Ловин
На р. Ловине и не в дали от северного берега огромного озера Замглая, в 30 верстах от Городни, с храмом св. Троицы.
Вот рассказ старика Веребья о прежнем житье Ловинцев.
«На сиом мисти, де теперь протекае ричка Ловинка, не було полянки, а була здорова зарость, глушь, никто не ходил сюды: бо жив тут атаман Анан с своими молодцами, которые тульки те и робили, що оббирали людей. Раз си Ананы завернули и к нам в хату. Старий батько сидив на услони, а мати и старши браты – на палатях, сам же я на припичку. Увишовши в хату и помолившись, як слидуе Богу, один из Ананов и каже: што, хозяин, можно у тебя отдохнуть? Батько мой, почесавши голову и оглядевши их с нуг до головы, каже: а кто вы таки за люди и откуль? Мы есть люди частники, а идемо от царя собирать подать, отвитив один из Ананов. Муй батько попросив их садитця, а я с старшими братьями своими вишел на двор подывитись, на чум вони приихали?
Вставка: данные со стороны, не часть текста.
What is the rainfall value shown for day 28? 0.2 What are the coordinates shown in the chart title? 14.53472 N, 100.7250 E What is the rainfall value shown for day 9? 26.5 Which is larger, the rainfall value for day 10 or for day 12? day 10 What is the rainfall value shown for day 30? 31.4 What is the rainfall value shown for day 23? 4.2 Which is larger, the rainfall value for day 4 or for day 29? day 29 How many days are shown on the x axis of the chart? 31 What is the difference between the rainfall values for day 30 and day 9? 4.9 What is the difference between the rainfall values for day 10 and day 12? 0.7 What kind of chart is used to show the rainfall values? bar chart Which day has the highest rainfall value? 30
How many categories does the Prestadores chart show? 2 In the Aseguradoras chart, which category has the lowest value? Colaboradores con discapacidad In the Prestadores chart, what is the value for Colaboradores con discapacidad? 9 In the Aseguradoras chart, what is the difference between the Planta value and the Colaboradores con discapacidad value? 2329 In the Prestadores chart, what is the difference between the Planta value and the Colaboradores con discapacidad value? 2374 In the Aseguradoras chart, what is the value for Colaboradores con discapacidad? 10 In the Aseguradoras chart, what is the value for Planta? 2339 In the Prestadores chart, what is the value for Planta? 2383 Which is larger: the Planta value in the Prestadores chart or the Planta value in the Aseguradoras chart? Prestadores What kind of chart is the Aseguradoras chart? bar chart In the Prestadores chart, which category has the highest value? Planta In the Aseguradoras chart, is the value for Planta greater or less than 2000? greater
Коли мы були на двори, то разбойники которы полегли, а которы ище ходили. От один из тых, которы лежали, и каже батьку: хозяин! Нет ли у тебя квасу? Е, одвитив батько. Взяв питунчик и пошов у комору, щоб зачерпнуть. Тульки вун начав выходить из дверей, аж один из разбойников, схопивсь з разу, ухватив питунчик другий, як улупить батька мого по голови: то вин так и бухнувсь залившись кровию и ничего не тямячи.
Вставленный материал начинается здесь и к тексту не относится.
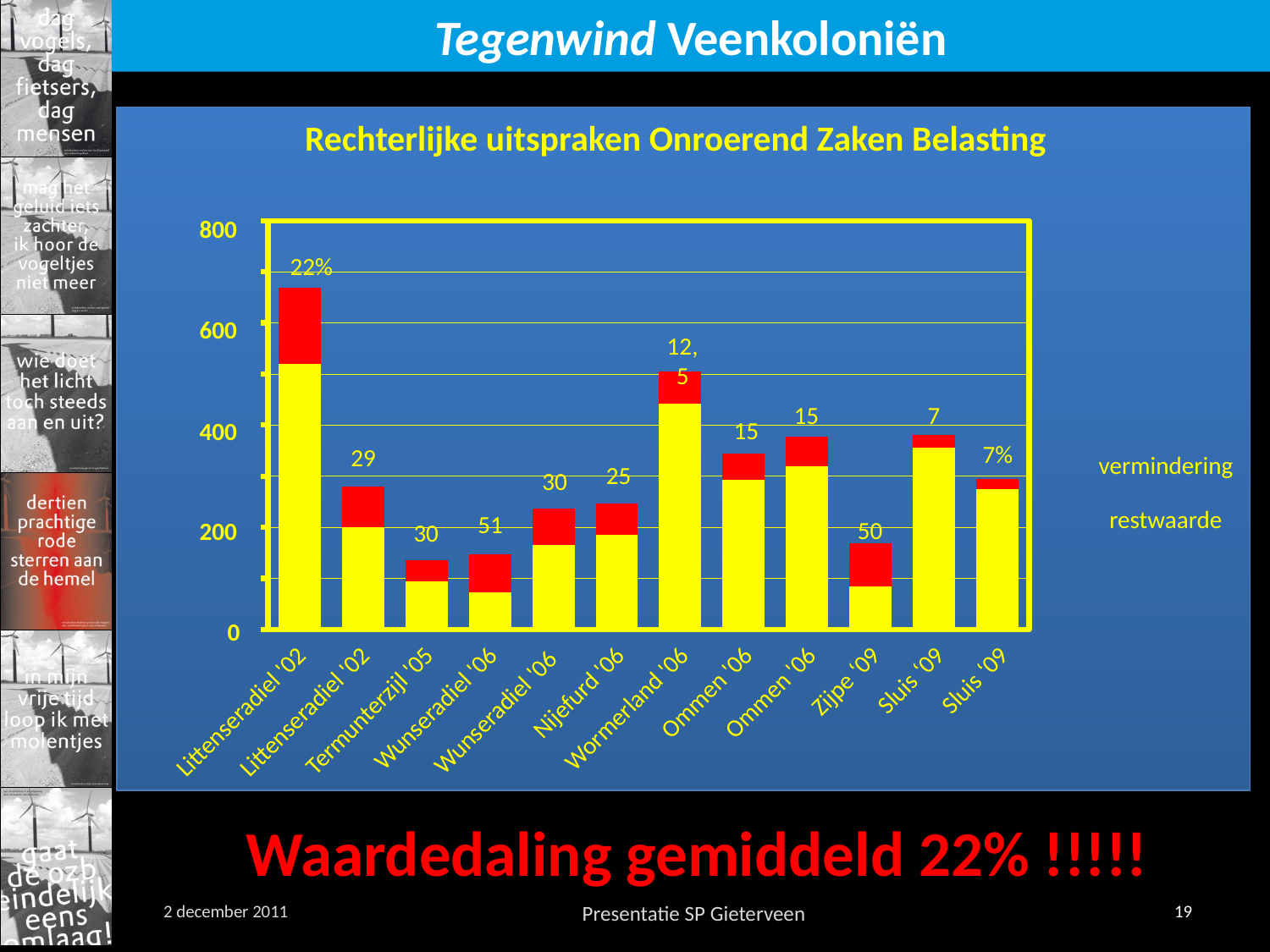
Is the total value of the first Littenseradiel '02 bar greater or less than 600? greater Which two series are listed in the legend? vermindering, restwaarde What kind of chart is shown on the slide? stacked bar chart Which bar is taller, Wormerland '06 or Nijefurd '06? Wormerland '06 How many series does the legend list? 2 What is the title of the chart? Rechterlijke uitspraken Onroerend Zaken Belasting What data label is shown above the Wormerland '06 bar? 12,5 What data label is shown above the Nijefurd '06 bar? 25 Is the total value of the Termunterzijl '05 bar greater or less than 200? less How many bars (categories) are plotted in the chart? 12 Which category has the tallest bar? Littenseradiel '02 (first bar) What data label is shown above the Zijpe '09 bar? 50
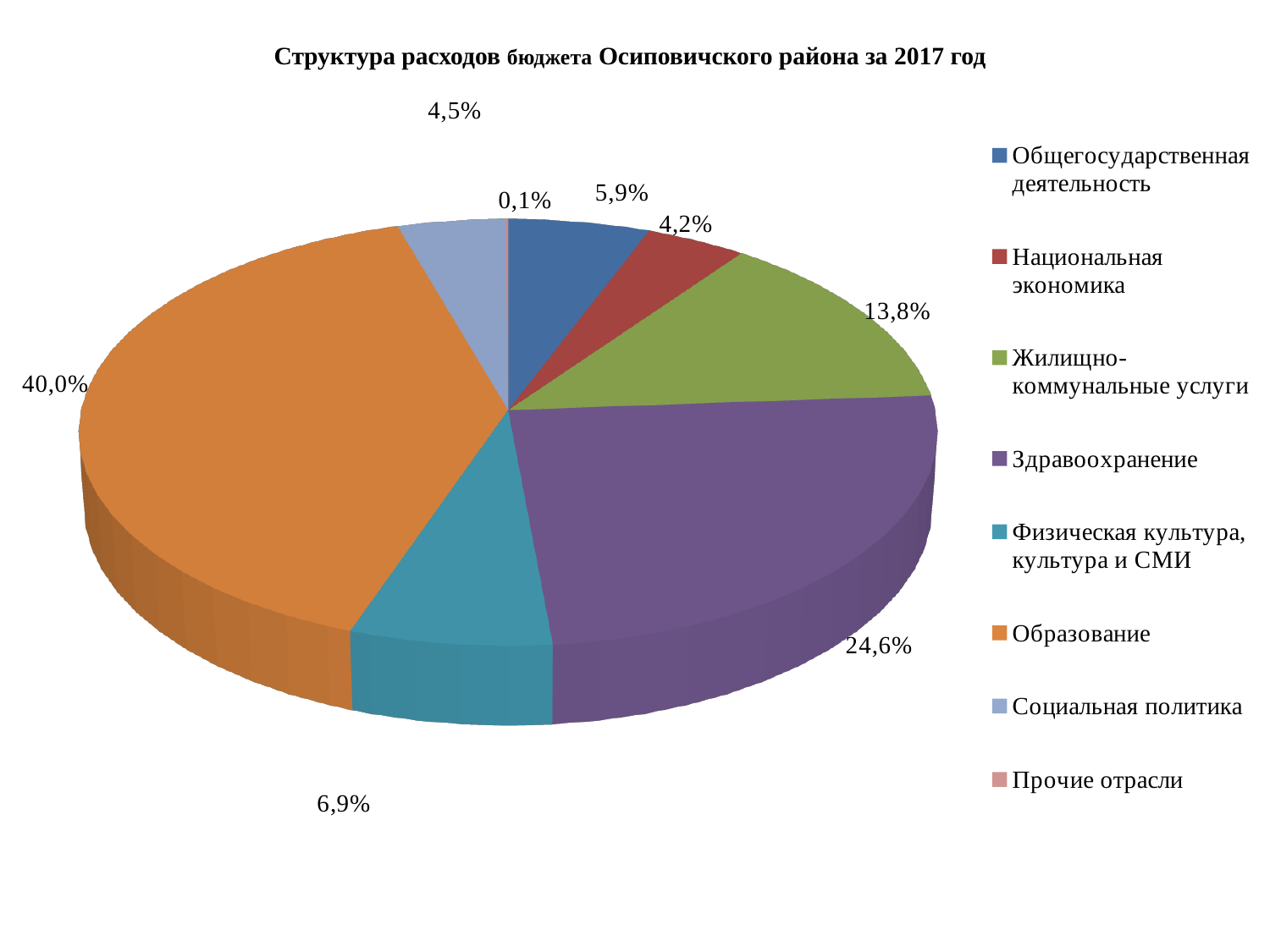
What is the title of the chart? Структура расходов бюджета Осиповичского района за 2017 год What share of the budget expenditure goes to Жилищно-коммунальные услуги? 13,8% What share of the budget expenditure goes to Здравоохранение? 24,6% Which has a larger share: Общегосударственная деятельность or Социальная политика? Общегосударственная деятельность What share of the budget expenditure goes to Прочие отрасли? 0,1% Which category has the largest share of the budget expenditure? Образование How many categories does the legend list? 8 What share of the budget expenditure goes to Физическая культура, культура и СМИ? 6,9% What share of the budget expenditure goes to Образование? 40,0% What is the difference in percentage points between the shares of Образование and Здравоохранение? 15,4 What kind of chart is shown on the slide? Pie chart Which category has the smallest share of the budget expenditure? Прочие отрасли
Мать наша гурко начала побиватись и плакати по батьку: вона думала, що вон уже вмер. Браты мои, почувши з двора матерний голос, вбигли в хату и побачивше таке каверзне дило, не тямили, що и робить и стоялы билы, як стена. Отто трохи очумавшись один из них каже: а хто се наробив, хто мого батька убив? Довго розбойники молчали, да двигали плечами, мов то не знают; а потым один и каже: то сделал вон тот, который лежит. – Почувши се браты мои, зразу очнулись от переляку и як начали давать ему тумакув и ногами и руками, то у сучаго сына и юшка ротом и носом потекла. Довго они довбасили егго, довго вони довбасили его, довго питали, наще вун таке каверзне дило зробив? Так ничего лежить як добрый кабан да все сопе, наче б то у кузни мих. Посли як уже стало ему не в терпеж таке лихо, вну обозвавсь: зделайте милость, пустите, – вот вам пятак серебром. – Получивши се брати мои, начали мирковать: що ж батька очнувсь, а его вже добре поколотили, возьмим пятак серебром, це добрий выкуп. Так отдубасивши, отпустили их, наказавши, щоб у друге не приходили; а то гирше буде и пятаком не отбудете.
Ну що ж бы вы думали вняли овны нашему слову? Ни: згодивши малу годину, воны вновь к нам прижаловали, тульки не с злом, а з доброю радою. Воны начали просить, щоб мы з ими жили дружно, кормили их кабунов и варили б им страву, а воны за се будут давать нам гроши. Справди, багато муй батько поживився тоди у них. Бувало, собере косарив да гребцив, а як придетца до расплаты, то пойде в комору, зачерпне ковшом из бодни грошей да и раздае: косару шаг а гребцу копийку. Такий був мой батько, вичный ему покой, грошовитый! Так его разбойники долюбливали»!
В 3 верстах от Ловина, не северо-западе, в глуши лесной, одна полянка поныне называется злодеевщиной; здесь жили разбойники.
Жители Ловина и соседних деревень, занимая почву глинистую и песчаную, мало получают с нее хлеба и занимаются гончарством; горшки свои развозят они верст за 100 и за 200, где выменивают себе хлеб.
Ныне в Ловинском приходе 857 м. и 890 ж. пола; земли в Ловине 2700 дес., в деревне Александровке 1330 дес. В Ловине и деревнях живет 430 м. 462 ж. евреев – хлебопашцев, частью на собственных, частью на арендуемых землях; но без присмотра – они плохо занимаются обработкой земли, а более добывают хлеб обманами.